• _TASK_:
Return each line from the items below in which the word "wall" appears, treating uppercase and lowercase letters as distinct.
====== GIVEN DATA
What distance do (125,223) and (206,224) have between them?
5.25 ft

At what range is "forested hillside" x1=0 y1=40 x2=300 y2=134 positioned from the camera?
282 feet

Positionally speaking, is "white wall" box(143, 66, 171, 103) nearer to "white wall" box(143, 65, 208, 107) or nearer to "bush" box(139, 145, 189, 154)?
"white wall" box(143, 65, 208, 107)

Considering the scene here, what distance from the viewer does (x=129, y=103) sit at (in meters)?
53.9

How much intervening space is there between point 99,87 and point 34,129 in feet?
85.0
============
====== GIVEN DATA
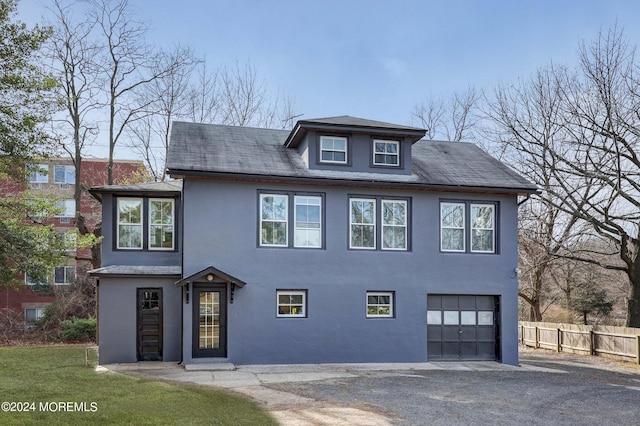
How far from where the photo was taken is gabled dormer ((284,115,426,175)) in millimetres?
============
• _WRITTEN SOLUTION_:
Positionally speaking, is "white wall" box(143, 66, 171, 103) nearer to "white wall" box(143, 65, 208, 107) or nearer to "bush" box(139, 145, 189, 154)?
"white wall" box(143, 65, 208, 107)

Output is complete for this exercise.